** Opening Supplied material block **

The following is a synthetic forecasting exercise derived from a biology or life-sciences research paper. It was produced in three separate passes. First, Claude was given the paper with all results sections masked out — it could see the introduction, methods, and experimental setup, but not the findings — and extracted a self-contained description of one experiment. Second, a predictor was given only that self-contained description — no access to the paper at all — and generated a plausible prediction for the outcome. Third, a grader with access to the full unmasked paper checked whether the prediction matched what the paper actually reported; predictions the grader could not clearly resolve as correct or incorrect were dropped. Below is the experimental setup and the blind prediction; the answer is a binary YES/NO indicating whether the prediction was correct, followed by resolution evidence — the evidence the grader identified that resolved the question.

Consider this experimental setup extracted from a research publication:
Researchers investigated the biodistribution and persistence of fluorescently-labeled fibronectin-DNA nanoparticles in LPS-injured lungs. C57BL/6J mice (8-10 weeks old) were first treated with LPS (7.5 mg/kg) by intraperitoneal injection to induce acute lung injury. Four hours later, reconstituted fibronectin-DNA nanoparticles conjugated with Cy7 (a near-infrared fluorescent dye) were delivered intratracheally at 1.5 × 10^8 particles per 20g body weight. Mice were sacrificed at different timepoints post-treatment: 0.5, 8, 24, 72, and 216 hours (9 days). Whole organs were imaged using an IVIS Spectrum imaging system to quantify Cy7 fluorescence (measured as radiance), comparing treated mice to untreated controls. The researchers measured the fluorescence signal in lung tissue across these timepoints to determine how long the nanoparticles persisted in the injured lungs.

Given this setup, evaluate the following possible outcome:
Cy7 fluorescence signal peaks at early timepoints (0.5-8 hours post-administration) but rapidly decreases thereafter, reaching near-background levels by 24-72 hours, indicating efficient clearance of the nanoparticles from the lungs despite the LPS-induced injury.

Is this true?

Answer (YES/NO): NO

** Closing Supplied material block **

**Work instruction**
Check all the records above and select each line where the string "this" is found.

**Response area**
Consider this experimental setup extracted from a research publication:
Given this setup, evaluate the following possible outcome:
Is this true?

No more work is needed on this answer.